# Building a Goodreads recommendation system
**Capstone Project 2 Final Report**

## Background

Goodreads is a social media platform that allows users to rate and review books as well as see what their friends are reading, rating, and reviewing.

Users can use the platform to keep track of the books that they have read while also identifying books they'd like to read next. In addition to pulling reading recommendations from their friends' profiles, they can also receive book recommendations through the Goodreads recommender system. However, based on personal experience, the system does not always offer the most helpful suggestions. Most of the books it recommends are obscure and do not appear to be based on what a user previously rated or what their friends have read. 

Seeing as Amazon purchased Goodreads in 2013, this seems like a huge missed opportunity to provide useful book recommendations that could turn into book sales.  

Is it possible to create a more useful recommendation system for readers? 

## The Data 

To answer this question I will be using the Goodbooks __[datasets](https://github.com/zygmuntz/goodbooks-10k)__ provided by Github user __[zygmuntz](https://github.com/zygmuntz)__. 

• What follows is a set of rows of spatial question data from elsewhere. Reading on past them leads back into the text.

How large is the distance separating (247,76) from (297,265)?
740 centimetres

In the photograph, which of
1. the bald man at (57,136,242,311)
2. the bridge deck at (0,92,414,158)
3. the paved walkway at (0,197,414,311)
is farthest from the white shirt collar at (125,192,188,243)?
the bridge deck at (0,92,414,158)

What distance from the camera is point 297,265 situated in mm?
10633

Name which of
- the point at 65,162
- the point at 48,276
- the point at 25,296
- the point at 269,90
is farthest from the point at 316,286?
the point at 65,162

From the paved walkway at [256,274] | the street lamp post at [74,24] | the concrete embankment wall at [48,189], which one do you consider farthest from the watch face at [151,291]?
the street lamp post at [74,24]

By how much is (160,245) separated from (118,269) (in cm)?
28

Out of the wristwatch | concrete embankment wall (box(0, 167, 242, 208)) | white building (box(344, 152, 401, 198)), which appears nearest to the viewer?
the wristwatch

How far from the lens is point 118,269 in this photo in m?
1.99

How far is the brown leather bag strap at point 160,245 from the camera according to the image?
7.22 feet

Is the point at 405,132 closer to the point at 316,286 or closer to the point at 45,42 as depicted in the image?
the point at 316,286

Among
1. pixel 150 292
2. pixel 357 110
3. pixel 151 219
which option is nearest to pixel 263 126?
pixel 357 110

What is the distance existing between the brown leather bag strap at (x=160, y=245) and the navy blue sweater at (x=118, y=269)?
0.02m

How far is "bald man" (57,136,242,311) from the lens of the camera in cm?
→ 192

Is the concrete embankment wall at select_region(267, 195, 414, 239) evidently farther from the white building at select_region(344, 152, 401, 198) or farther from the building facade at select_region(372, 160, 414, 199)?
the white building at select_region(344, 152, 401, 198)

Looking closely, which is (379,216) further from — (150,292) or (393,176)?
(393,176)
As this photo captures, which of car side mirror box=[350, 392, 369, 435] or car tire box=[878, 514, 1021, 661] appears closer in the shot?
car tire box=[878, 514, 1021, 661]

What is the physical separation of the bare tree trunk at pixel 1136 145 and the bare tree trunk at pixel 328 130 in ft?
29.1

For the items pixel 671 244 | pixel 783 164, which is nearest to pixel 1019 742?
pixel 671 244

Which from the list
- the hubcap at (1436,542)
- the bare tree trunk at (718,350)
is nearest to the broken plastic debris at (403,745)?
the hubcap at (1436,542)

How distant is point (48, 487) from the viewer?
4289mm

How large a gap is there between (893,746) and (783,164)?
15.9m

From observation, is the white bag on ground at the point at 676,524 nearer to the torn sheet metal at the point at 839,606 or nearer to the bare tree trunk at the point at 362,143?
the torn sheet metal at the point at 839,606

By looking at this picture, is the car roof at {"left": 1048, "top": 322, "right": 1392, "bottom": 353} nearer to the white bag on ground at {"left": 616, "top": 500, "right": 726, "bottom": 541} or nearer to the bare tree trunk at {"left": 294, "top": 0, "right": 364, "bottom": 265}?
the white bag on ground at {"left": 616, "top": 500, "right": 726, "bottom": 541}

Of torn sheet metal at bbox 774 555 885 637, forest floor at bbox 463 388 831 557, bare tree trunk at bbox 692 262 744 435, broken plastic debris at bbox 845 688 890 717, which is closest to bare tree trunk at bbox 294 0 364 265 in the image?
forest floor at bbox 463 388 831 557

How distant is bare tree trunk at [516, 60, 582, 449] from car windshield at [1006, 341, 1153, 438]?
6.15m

The Goodbooks dataset includes over six million ratings of ten thousand books on Goodreads. It is separated into three different files:

* **Ratings:** Contains nearly 6 million user ratings from 53,424 users 
* **To-Read:** Contains nearly 1 million books that users added to their 'to-read' shelf 
* **Books:** Contains all of the meta data for 10,000 books. The metadata includes: title, author, number of ratings, number of each type of rating, and more 

For the purposes of this project, I will be using the Ratings and Books datasets.

### Loading the Data


In [None]:
# Import libraries
# ----------------

# Pandas
import pandas as pd

# Numpy
import numpy as np

# SKLearn
from sklearn.model_selection import train_test_split
from sklearn.metrics.pairwise import pairwise_distances

# Matplotlib
%matplotlib inline
%config InlineBackend.figure_format='retina'
import matplotlib.pyplot as plt
plt.style.use('ggplot')

In [None]:
# Load Datasets
# ----------------

# Ratings
ratings_data = "../data/raw/ratings.csv"
ratings = pd.read_csv(ratings_data)

# Books
books_data = "../data/raw/books.csv"
books = pd.read_csv(books_data)
books = books[['book_id', 'title']] ## I only need the book_id and title columns for modeling 

# Merge ratings and books
merged = pd.merge(books, ratings)

print("Number of books in dataset: ",len(merged.book_id.value_counts()))
print("Number of users in dataset: ",len(merged.user_id.value_counts()))
merged.sample(10)

## Exploratory Data Analysis

Before I start recommending books, let's explore the data:

In [None]:
# Visualize the number of reviews per user
eda = merged
eda['number_of_ratings_user'] = eda['user_id'].groupby(eda['user_id']).transform('count')

plt.hist(eda.number_of_ratings_user, alpha = 0.6, color = 'g')
plt.xlabel('number of ratings')
plt.ylabel('frequency')
plt.title('Number of Ratings per User')
plt.show()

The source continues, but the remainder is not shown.